Student loan forgiveness is not easy to achieve, but there are three primary ways to get your student loan forgiven: one based on what type of career you choose (Public Service Loan Forgiveness), one based on you how many years you make on-time payments on a qualifying repayment plan, and one based on your ability to work and meet your loan obligations (student loan discharge). The first two are available for Federal student loans only and the last one is achievable for private student loans, as well.

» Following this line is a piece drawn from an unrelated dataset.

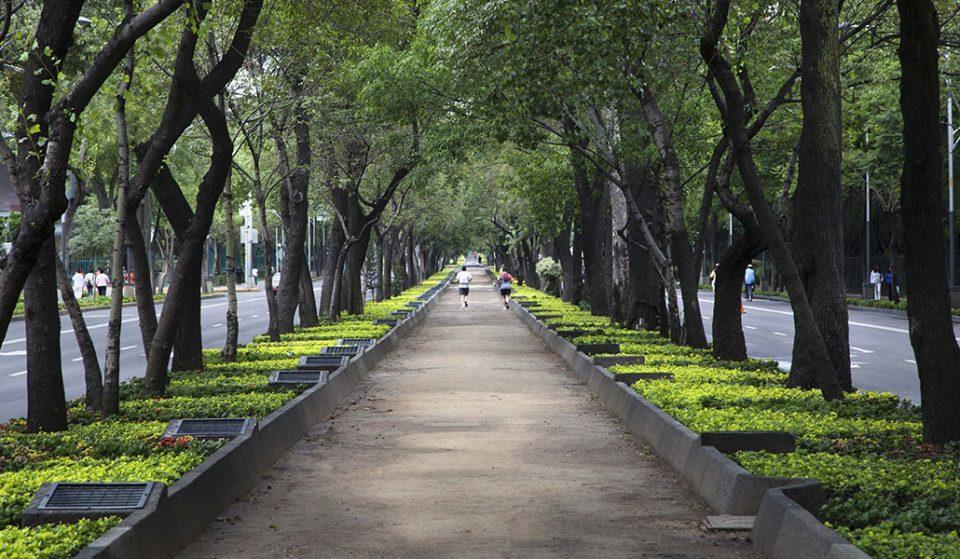 Los mejores espacios abiertos para una caminata de fin de semana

Public Service Loan Forgiveness Program (PSLF)

Public Service Loan Forgiveness was created by the College Cost Reduction and Access Act of 2007 to encourage highly-qualified graduates to pursue careers in the public service sector, while lessoning the burden of student loans. In order to receive loan forgiveness under this program, you must be working in a public service job, consolidate your federal student loans to a qualifying repayment program, and make 10 years of on-time payments.

To qualify for this program, you must be making payments under the income-contingent, income-based, pay-as-you-earn or standard repayment plan.

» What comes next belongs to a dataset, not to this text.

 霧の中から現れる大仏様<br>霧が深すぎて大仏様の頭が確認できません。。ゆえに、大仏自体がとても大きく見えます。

As the program was created in 2007, no one has yet received loan forgiveness under this plan. The first group to qualify for Public Service Loan Forgiveness will meet the final requirement in 2017.

This forgiveness option applies solely to federal student loans. Private student loans are not eligible for Public Service Loan Forgiveness.

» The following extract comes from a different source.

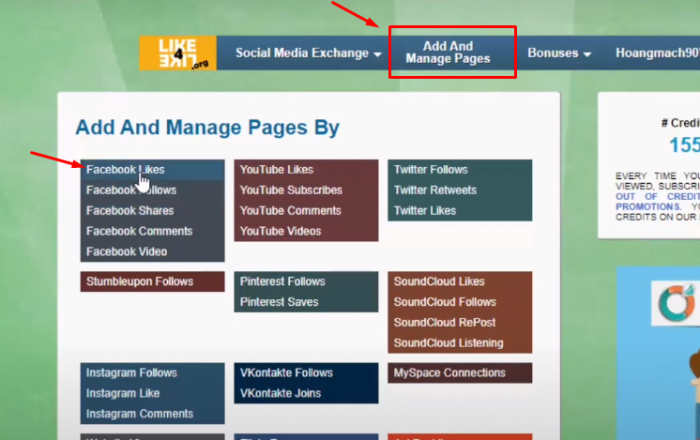 Vào Add And Manage Pages và chọn Facebook likes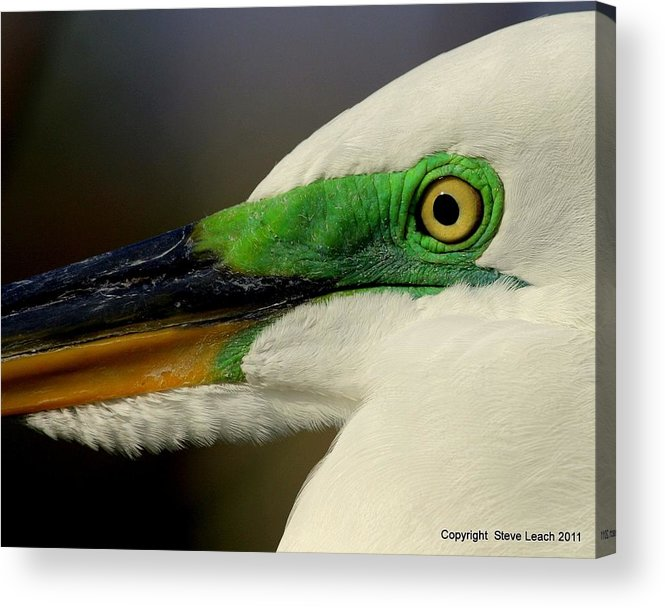 White Egret Acrylic Print featuring the photograph White Egret 1 by Steve Leach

Career fields that qualify include education, law enforcement, health, public law, and veterinary medicine. For more information on this path to loan forgiveness, visit Public Service Loan Forgiveness.

Loan Forgiveness after 20 or 25 Years of On-Time Payments

The second kind of loan forgiveness is based on how long you make on-time payments, under a qualifying repayment plan. You do not need to be working in a specific career field to qualify for loan forgiveness based on your repayment history.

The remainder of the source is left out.